──────── Texte fourni ────────

Adaptation à l'environnement
Il est extrêmement important que les opérations de vote, et le système électoral dans lequel elles s'inscrivent, soient adaptés au contexte social et politique. Les opérations sont efficaces dans la mesure où elles conviennent à l'environnement. Si on transplante dans un pays des procédures, des systèmes ou des pratiques qui fonctionnent bien dans un autre, sans analyser au préalable leur pertinence par rapport au cadre social, leur impact ou leur acceptation par la population locale, on court à l'échec. Par conséquent, les opérations de vote doivent :
- intègrer des mécanismes de contrôle suffisants pour être en mesure d'assurer les électeurs et les candidats de l'intégrité de l'élection;
- être compréhensibles pour tous les participants à l'élection;
- être adaptées aux compétences personnelles et aux outils technologiques en place.

──────── Données fournies ────────

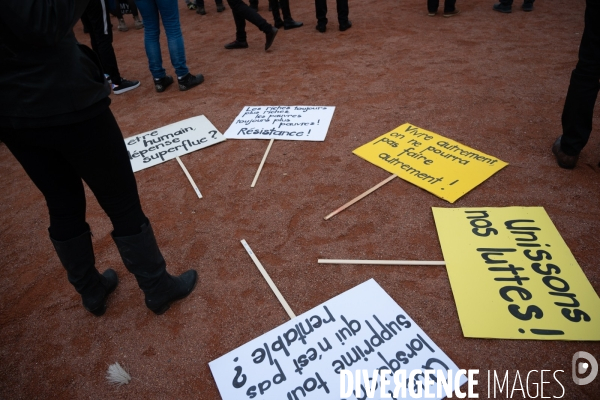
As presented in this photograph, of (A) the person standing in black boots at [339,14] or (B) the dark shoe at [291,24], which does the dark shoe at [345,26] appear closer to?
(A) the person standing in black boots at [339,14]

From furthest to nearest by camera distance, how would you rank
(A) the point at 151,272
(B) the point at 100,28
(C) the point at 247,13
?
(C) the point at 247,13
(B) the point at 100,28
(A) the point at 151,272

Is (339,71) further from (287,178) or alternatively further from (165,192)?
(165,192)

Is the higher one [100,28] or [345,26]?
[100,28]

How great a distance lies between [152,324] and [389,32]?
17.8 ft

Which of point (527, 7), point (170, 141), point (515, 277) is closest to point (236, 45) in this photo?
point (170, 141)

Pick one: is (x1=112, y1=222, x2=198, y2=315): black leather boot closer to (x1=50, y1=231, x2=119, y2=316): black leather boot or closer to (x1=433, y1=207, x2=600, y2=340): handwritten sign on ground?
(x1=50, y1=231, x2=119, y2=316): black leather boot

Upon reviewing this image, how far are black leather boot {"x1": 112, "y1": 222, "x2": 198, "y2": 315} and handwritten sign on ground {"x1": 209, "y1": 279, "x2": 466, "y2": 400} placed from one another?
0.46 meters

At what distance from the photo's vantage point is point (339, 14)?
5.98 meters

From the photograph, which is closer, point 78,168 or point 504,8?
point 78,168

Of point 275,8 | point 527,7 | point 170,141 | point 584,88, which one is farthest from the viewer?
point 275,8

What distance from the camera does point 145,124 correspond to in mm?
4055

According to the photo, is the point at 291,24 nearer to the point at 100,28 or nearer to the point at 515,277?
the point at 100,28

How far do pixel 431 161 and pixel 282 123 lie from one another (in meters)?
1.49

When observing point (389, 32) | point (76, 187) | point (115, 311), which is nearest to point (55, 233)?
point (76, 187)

────────
──────── Données fournies ────────

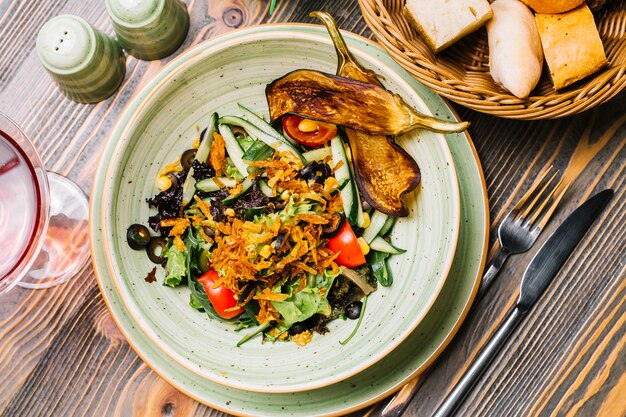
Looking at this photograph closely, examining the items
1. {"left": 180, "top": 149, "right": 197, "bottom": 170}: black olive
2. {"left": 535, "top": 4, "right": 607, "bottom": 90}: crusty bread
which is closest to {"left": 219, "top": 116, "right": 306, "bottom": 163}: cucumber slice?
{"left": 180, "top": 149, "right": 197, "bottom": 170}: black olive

────────

• Exercice court: Recopiez mot pour mot le passage du texte sur l'adaptation des opérations de vote, depuis « Adaptation à l'environnement » jusqu'à « technologiques en place. ».

• Réponse détaillée:
Adaptation à l'environnement
Il est extrêmement important que les opérations de vote, et le système électoral dans lequel elles s'inscrivent, soient adaptés au contexte social et politique. Les opérations sont efficaces dans la mesure où elles conviennent à l'environnement. Si on transplante dans un pays des procédures, des systèmes ou des pratiques qui fonctionnent bien dans un autre, sans analyser au préalable leur pertinence par rapport au cadre social, leur impact ou leur acceptation par la population locale, on court à l'échec. Par conséquent, les opérations de vote doivent :
- intègrer des mécanismes de contrôle suffisants pour être en mesure d'assurer les électeurs et les candidats de l'intégrité de l'élection;
- être compréhensibles pour tous les participants à l'élection;
- être adaptées aux compétences personnelles et aux outils technologiques en place.